= Jean Corolère =

Jean Corolère (c. 1730 – after 1752) was a resident of New France, who held the position of the colony's chief executioner in the early 1750s.

Born near Quimper, France, Corolère is believed to have come to New France as a military recruit. By 1750 he was a military drummer in the grenadier and gunner company. On January 26, 1751, he was involved in a duel against a man named Coffre; however, as duelling was illegal in New France, Corolère was arrested and sentenced to death. Coffre could not be arrested or tried, as he fled to parts unknown as soon as he learned that he was at risk of arrest.

In New France in that era, a man who had been sentenced to death could have his life spared if he agreed to accept the job of executioner; a female prisoner, meanwhile, could have her life spared if the executioner agreed to marry her. While in prison, Corolère's cell was next to that of Françoise Laurent, a young servant who had been sentenced to death for stealing clothes from her employers, and the two appear to have developed a relationship inside the prison walls; on August 17, 1751, Corolère petitioned to accept the job of executioner, saving his own life, and the following day, he petitioned to marry Laurent, saving hers.

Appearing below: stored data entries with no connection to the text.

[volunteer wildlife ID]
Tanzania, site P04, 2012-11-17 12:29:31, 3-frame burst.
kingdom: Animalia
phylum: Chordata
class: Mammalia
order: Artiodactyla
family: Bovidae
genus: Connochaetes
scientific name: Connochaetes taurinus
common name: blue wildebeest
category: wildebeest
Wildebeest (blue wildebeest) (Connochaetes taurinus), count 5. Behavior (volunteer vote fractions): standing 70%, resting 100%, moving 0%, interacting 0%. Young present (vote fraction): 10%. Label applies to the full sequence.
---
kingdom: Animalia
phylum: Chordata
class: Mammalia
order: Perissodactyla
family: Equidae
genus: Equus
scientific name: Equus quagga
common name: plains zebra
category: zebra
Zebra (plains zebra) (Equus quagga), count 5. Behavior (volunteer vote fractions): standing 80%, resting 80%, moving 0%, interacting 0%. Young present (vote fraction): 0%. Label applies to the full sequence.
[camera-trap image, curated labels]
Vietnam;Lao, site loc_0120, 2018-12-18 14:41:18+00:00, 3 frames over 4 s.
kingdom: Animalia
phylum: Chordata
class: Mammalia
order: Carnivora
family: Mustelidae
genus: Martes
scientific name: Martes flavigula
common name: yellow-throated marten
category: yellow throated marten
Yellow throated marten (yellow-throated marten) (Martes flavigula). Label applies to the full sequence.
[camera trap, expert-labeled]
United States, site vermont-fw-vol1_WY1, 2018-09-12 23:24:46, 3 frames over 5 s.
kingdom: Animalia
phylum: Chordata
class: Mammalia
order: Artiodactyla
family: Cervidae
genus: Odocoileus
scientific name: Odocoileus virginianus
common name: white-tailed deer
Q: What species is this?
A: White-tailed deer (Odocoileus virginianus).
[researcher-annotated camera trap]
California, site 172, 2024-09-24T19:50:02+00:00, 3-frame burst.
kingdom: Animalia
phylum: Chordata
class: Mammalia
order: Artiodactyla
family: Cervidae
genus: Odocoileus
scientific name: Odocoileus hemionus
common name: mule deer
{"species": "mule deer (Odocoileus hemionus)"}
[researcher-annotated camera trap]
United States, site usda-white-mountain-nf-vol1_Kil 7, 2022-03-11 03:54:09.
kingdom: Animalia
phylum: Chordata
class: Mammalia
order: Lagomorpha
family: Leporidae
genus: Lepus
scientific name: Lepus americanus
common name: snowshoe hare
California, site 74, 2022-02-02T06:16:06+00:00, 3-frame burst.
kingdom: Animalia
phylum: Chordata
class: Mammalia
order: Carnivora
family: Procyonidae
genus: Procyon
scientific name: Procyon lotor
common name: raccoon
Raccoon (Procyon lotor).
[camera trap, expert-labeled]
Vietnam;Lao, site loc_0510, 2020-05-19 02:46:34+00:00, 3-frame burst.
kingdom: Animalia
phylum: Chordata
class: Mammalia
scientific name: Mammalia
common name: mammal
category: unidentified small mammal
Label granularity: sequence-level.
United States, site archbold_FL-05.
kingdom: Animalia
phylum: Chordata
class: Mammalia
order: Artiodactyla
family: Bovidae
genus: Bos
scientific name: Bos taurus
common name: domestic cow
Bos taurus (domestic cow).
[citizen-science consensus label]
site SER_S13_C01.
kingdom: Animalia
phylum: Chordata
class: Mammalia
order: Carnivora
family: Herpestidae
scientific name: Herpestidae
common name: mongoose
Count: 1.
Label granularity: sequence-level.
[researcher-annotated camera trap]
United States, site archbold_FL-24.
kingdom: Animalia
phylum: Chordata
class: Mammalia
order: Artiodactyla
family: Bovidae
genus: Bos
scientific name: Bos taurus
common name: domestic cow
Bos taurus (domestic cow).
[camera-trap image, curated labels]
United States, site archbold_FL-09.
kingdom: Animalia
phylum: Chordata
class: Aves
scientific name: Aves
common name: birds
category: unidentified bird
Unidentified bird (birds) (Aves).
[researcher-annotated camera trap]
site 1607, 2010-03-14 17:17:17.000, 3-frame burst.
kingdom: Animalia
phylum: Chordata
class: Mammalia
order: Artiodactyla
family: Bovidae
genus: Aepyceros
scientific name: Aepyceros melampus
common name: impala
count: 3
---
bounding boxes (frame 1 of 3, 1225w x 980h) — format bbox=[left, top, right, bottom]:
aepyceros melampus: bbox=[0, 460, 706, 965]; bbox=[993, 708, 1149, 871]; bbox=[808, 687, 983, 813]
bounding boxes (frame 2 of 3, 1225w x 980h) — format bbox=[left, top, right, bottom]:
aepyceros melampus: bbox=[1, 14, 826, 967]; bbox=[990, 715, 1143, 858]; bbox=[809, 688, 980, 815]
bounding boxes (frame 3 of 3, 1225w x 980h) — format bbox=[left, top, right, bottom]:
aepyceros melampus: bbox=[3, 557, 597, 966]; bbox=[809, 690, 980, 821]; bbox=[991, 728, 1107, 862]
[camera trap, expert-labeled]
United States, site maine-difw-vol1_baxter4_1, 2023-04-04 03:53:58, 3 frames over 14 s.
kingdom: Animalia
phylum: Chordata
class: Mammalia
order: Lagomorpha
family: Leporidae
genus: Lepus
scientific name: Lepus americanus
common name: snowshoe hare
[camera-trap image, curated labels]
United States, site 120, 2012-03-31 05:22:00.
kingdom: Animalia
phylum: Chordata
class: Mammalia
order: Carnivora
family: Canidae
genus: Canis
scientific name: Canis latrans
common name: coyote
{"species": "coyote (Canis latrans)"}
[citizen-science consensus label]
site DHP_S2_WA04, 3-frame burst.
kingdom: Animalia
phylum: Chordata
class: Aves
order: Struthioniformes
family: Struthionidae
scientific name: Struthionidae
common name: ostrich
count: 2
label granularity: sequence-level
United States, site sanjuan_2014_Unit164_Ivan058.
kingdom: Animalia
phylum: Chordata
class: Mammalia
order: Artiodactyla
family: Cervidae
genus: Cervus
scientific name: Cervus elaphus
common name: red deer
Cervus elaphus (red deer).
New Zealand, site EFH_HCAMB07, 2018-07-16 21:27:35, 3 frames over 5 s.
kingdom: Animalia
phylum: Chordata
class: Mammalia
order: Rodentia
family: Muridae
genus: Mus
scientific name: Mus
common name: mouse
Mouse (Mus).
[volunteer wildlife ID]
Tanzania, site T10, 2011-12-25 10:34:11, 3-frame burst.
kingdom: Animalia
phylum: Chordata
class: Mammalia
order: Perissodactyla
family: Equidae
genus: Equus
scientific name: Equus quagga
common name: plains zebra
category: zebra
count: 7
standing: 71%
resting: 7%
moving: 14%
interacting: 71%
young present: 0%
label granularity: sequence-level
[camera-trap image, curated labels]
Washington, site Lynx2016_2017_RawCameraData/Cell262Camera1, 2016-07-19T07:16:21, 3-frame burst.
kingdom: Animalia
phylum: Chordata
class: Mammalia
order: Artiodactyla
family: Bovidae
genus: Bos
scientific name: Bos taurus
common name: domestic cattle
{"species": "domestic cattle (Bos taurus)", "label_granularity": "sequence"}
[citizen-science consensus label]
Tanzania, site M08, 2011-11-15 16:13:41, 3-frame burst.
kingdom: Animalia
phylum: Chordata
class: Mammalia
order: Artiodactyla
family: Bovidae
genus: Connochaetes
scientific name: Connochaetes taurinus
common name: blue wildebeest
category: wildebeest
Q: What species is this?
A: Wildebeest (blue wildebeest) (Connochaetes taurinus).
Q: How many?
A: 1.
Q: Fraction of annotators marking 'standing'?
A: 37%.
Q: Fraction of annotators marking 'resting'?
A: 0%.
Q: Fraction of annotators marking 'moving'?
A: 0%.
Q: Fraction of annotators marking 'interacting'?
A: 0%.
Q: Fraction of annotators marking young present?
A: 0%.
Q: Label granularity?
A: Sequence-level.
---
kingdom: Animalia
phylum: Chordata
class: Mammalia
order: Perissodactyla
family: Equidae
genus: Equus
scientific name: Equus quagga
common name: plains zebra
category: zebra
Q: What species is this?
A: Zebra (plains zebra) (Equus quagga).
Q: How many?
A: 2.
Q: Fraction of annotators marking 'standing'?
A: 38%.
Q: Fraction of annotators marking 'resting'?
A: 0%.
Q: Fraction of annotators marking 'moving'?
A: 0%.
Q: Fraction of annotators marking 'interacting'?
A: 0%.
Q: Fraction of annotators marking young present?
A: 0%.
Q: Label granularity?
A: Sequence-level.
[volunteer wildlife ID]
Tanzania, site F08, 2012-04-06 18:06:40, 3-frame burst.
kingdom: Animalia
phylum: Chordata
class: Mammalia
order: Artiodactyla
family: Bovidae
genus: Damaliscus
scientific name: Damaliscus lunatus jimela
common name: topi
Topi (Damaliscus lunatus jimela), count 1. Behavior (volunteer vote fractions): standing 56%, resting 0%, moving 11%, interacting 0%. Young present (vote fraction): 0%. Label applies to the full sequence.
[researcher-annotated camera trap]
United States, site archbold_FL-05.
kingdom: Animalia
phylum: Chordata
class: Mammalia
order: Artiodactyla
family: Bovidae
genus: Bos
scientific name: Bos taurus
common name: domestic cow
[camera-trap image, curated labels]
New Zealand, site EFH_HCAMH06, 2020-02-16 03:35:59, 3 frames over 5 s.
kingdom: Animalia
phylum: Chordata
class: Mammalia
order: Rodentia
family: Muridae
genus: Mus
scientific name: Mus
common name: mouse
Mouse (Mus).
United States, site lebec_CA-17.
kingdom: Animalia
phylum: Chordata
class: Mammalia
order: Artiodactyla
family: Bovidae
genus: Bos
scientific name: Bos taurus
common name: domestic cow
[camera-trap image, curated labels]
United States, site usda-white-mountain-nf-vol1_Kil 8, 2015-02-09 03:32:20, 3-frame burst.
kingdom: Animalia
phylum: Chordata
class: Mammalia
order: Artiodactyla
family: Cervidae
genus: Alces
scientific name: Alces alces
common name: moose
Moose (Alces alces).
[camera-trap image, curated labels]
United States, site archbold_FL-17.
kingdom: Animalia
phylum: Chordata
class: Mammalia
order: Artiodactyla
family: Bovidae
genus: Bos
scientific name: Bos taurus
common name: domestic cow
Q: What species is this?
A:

He appears to have held the job of executioner for approximately a year, and there are no known historical records of his or Laurent's whereabouts after April 1752.

The story of Corolère and Laurent has been explored in several contemporary works, including Margaret Atwood's poem "Marrying the Hangman", Naomi McCormack's short historical drama film The Hangman's Bride, and Kate Cayley's theatrical play The Hanging of Françoise Laurent and novel The Hangman in the Mirror. Nearly all such works explore the story from Laurent's perspective rather than Corolère's, often positing that Laurent was in fact the one who convinced Corolère to accept the job and marry her, although none of the original historical records establish whether Corolère or Laurent was the real architect of the decision.